>> START Given entries
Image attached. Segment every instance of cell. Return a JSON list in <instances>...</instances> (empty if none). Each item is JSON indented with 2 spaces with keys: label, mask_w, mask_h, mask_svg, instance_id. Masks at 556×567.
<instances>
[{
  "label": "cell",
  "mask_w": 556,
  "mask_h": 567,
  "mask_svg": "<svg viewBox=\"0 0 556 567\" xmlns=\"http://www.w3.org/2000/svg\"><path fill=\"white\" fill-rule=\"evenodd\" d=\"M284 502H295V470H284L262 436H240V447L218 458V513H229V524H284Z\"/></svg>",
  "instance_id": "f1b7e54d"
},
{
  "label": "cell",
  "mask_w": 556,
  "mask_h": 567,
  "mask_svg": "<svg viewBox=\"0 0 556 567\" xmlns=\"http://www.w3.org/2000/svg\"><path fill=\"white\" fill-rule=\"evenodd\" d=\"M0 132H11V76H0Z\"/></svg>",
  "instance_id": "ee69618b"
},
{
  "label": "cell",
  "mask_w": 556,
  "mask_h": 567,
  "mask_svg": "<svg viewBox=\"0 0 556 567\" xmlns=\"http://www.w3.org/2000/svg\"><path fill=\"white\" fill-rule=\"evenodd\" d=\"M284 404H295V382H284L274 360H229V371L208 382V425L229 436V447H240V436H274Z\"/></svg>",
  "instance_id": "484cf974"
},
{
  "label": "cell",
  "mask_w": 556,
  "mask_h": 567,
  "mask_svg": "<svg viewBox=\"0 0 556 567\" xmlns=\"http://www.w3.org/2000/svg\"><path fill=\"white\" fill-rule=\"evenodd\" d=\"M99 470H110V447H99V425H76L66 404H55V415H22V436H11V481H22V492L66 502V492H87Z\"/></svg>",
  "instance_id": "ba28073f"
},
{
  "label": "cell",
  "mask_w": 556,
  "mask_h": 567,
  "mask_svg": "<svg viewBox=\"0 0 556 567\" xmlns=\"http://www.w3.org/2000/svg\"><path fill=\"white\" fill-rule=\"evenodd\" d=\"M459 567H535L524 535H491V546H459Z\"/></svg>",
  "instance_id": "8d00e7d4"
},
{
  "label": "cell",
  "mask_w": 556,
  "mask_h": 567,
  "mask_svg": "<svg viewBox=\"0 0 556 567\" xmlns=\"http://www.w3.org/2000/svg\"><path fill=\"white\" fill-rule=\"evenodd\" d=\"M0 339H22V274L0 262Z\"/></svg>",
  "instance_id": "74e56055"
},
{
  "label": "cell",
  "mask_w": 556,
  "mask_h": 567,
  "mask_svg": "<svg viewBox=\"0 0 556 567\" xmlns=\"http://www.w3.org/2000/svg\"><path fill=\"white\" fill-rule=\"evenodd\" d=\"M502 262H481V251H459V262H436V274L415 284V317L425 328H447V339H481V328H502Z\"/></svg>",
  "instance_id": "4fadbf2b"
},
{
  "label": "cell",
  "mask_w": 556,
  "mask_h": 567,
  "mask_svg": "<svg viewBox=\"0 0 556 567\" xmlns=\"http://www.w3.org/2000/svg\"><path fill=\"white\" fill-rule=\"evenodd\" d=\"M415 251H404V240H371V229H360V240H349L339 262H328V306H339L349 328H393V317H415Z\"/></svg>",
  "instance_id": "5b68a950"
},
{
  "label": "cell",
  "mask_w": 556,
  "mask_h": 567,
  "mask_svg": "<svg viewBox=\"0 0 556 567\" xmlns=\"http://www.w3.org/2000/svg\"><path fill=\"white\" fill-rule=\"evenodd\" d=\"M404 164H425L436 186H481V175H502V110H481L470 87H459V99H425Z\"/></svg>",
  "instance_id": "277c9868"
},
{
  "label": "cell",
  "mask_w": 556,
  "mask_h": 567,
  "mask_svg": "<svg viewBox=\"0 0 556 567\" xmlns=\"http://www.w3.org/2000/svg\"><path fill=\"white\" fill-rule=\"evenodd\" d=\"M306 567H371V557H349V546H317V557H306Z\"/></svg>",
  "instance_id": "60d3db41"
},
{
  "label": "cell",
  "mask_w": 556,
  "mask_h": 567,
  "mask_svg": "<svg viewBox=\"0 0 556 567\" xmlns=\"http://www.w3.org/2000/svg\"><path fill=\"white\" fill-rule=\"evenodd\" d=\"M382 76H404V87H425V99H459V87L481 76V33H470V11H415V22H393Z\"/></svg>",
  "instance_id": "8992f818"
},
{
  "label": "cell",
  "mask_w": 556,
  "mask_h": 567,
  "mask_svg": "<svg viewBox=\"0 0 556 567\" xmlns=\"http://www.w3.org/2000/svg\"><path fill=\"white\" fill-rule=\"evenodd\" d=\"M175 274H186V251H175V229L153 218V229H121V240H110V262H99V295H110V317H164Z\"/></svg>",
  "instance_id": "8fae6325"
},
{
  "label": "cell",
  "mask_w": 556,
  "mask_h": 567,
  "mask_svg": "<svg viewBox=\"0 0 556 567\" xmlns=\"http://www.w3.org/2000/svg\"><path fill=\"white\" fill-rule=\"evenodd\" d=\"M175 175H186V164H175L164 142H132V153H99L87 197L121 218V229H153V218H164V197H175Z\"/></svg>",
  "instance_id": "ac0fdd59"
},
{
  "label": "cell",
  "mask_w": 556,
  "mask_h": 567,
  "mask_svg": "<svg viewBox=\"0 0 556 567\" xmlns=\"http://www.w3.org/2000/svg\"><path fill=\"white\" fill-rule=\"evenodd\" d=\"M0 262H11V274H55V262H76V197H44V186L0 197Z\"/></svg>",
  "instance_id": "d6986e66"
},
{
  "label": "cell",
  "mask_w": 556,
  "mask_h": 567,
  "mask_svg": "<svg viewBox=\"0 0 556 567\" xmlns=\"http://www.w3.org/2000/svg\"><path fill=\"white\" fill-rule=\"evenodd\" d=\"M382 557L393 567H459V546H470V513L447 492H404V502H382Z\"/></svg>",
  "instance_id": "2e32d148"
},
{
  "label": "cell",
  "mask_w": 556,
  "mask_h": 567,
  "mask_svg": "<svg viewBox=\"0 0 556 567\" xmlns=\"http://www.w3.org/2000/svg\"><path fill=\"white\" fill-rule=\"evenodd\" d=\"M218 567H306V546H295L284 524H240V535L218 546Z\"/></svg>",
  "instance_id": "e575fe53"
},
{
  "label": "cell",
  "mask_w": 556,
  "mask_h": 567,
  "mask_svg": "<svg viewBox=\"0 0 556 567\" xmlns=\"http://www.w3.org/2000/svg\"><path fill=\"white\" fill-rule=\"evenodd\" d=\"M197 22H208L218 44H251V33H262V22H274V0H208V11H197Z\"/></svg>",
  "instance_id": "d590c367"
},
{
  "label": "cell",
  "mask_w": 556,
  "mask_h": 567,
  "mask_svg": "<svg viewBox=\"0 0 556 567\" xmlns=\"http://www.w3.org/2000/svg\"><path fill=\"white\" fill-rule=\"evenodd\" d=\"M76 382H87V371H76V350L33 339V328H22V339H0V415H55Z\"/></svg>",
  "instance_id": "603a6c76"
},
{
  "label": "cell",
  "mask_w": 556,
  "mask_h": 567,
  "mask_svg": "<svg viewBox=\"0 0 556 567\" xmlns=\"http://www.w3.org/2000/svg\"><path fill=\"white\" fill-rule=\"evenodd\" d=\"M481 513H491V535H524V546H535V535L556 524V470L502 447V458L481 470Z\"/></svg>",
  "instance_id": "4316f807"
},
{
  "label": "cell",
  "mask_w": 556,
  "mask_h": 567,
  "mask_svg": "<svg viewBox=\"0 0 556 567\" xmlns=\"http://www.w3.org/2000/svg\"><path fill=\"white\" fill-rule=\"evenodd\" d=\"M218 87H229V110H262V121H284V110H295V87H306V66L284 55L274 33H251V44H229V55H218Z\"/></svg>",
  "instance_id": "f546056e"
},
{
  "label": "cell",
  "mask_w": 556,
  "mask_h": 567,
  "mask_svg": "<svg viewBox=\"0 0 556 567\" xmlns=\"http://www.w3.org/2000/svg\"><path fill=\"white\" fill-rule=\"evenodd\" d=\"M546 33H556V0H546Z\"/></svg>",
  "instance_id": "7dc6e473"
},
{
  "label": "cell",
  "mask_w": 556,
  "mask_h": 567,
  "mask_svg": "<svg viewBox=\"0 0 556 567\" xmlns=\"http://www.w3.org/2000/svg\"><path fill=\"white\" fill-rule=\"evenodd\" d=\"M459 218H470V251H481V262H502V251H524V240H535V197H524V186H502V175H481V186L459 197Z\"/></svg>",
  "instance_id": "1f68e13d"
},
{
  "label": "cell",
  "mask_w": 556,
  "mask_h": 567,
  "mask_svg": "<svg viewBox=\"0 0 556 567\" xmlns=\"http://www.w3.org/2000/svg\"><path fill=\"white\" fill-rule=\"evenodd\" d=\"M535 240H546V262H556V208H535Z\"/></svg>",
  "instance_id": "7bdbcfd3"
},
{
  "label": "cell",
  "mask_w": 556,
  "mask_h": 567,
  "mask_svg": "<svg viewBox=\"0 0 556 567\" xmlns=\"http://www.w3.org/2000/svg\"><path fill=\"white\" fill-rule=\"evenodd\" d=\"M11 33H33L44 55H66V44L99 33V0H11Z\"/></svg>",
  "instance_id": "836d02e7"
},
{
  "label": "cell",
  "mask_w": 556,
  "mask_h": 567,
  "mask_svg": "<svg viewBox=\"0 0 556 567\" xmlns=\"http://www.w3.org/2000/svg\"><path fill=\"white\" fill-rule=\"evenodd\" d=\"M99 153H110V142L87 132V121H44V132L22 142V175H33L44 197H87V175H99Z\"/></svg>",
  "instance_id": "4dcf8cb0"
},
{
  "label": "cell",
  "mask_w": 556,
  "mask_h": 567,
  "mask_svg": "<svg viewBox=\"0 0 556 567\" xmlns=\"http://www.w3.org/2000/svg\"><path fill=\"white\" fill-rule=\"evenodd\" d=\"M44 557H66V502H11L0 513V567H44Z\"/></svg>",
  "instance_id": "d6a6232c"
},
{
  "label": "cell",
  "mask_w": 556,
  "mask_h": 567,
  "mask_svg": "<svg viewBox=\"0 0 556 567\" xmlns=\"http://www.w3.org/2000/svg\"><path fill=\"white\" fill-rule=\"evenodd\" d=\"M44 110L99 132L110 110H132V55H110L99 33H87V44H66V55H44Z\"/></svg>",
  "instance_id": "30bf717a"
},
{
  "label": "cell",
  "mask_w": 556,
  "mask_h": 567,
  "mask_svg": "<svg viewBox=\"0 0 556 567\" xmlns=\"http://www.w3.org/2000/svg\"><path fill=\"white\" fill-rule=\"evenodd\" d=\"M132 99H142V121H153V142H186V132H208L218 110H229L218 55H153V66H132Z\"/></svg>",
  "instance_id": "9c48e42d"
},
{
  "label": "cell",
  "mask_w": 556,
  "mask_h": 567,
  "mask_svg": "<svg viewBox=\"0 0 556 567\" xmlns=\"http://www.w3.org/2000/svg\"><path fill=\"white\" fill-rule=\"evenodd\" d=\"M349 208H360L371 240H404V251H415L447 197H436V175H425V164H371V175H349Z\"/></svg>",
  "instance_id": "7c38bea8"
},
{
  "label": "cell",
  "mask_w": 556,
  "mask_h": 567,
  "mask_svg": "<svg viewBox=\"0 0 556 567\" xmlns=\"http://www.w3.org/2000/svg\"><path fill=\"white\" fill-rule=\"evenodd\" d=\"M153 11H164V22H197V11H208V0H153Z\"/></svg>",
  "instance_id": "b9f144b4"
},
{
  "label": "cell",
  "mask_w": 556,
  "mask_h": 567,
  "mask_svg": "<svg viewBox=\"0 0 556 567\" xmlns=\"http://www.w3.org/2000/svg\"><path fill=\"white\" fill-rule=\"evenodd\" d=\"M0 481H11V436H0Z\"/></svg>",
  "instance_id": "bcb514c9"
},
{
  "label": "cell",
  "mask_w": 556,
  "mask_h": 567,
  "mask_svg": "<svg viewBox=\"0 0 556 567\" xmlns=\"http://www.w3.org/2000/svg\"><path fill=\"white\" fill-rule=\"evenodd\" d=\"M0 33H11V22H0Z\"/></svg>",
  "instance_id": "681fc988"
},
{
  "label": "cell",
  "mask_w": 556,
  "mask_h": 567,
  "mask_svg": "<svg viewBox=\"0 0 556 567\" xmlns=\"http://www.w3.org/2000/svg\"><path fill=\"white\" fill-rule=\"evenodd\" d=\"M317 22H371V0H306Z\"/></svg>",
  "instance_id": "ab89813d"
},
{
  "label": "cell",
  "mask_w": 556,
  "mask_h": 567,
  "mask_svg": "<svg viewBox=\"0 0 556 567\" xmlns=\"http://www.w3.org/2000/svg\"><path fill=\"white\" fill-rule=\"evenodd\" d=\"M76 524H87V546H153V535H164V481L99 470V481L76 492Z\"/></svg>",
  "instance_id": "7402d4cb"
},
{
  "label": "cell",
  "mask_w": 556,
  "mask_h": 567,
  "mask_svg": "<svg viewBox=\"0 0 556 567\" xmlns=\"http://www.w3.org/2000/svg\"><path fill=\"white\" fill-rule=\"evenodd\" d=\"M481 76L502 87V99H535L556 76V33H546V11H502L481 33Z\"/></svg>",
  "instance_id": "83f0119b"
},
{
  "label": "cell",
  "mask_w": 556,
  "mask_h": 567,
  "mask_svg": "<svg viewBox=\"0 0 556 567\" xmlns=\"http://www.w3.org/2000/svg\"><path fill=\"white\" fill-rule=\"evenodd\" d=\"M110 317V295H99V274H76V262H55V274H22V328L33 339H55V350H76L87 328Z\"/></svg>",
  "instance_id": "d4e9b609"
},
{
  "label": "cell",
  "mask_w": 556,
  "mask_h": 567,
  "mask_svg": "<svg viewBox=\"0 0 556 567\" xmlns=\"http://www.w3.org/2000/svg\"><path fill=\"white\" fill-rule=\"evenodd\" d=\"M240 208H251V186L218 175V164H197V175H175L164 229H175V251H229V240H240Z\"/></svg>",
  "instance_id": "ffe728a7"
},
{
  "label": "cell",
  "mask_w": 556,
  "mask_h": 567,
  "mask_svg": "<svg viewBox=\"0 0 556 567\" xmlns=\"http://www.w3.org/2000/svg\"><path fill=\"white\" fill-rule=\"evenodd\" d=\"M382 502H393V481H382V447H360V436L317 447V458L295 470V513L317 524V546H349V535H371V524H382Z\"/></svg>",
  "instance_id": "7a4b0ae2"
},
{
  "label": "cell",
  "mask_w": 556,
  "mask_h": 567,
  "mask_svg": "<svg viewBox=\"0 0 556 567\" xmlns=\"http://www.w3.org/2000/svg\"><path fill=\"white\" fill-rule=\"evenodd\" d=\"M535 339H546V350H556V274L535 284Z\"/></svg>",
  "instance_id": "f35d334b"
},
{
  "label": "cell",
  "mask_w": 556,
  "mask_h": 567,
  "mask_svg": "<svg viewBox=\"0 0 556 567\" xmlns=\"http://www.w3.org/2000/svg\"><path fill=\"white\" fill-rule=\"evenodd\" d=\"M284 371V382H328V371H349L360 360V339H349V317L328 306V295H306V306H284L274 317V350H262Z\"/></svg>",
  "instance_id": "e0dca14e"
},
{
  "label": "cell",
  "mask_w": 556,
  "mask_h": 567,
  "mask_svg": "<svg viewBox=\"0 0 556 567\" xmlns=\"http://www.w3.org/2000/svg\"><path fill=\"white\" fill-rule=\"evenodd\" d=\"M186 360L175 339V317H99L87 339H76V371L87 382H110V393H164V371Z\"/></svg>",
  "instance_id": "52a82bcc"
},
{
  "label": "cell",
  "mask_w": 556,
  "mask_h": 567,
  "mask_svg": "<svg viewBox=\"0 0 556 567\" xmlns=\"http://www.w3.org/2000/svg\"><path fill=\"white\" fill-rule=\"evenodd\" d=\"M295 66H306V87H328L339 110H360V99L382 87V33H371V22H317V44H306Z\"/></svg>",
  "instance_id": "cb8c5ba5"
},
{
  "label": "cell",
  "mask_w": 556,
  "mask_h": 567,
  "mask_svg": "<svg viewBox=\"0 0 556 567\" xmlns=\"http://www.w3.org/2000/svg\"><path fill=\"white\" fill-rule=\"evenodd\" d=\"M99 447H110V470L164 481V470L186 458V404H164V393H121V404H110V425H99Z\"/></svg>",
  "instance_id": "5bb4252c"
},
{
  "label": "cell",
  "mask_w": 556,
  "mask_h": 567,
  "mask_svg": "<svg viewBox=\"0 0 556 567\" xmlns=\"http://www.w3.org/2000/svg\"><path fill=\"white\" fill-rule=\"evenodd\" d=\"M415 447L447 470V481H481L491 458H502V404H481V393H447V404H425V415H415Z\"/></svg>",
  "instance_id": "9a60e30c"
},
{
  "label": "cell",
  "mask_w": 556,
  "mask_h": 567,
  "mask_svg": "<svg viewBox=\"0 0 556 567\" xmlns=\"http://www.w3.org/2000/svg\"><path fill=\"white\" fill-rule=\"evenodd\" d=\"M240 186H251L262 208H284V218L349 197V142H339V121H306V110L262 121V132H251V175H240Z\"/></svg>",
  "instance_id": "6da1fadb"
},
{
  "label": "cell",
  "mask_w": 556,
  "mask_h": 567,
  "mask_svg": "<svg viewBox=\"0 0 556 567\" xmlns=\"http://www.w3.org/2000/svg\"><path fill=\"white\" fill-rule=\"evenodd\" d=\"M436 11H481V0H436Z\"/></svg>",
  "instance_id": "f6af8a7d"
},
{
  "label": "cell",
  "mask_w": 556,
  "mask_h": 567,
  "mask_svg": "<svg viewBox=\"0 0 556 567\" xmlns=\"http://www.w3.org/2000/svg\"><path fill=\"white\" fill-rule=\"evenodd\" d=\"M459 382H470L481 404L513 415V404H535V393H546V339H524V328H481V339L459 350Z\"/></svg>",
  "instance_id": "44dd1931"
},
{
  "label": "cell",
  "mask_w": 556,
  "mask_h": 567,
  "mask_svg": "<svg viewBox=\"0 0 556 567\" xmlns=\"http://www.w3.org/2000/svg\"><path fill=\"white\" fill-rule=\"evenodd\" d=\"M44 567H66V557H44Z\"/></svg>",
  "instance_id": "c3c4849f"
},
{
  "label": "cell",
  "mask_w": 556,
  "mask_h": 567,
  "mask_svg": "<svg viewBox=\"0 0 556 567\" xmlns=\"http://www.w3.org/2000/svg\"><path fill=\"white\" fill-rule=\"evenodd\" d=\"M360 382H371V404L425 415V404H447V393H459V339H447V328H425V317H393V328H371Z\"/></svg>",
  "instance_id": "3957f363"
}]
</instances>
>> END Given entries
§ Required task: Copy the records word for word, from their first line through the line that contains "404H295V382H284L274 360H229V371L208 382V425L229".

§ Exercise response:
Image attached. Segment every instance of cell. Return a JSON list in <instances>...</instances> (empty if none). Each item is JSON indented with 2 spaces with keys: label, mask_w, mask_h, mask_svg, instance_id. Masks at 556×567.
<instances>
[{
  "label": "cell",
  "mask_w": 556,
  "mask_h": 567,
  "mask_svg": "<svg viewBox=\"0 0 556 567\" xmlns=\"http://www.w3.org/2000/svg\"><path fill=\"white\" fill-rule=\"evenodd\" d=\"M284 502H295V470H284L262 436H240V447L218 458V513H229V524H284Z\"/></svg>",
  "instance_id": "f1b7e54d"
},
{
  "label": "cell",
  "mask_w": 556,
  "mask_h": 567,
  "mask_svg": "<svg viewBox=\"0 0 556 567\" xmlns=\"http://www.w3.org/2000/svg\"><path fill=\"white\" fill-rule=\"evenodd\" d=\"M0 132H11V76H0Z\"/></svg>",
  "instance_id": "ee69618b"
},
{
  "label": "cell",
  "mask_w": 556,
  "mask_h": 567,
  "mask_svg": "<svg viewBox=\"0 0 556 567\" xmlns=\"http://www.w3.org/2000/svg\"><path fill=\"white\" fill-rule=\"evenodd\" d=\"M284 404H295V382H284L274 360H229V371L208 382V425L229 436V447H240V436H274Z\"/></svg>",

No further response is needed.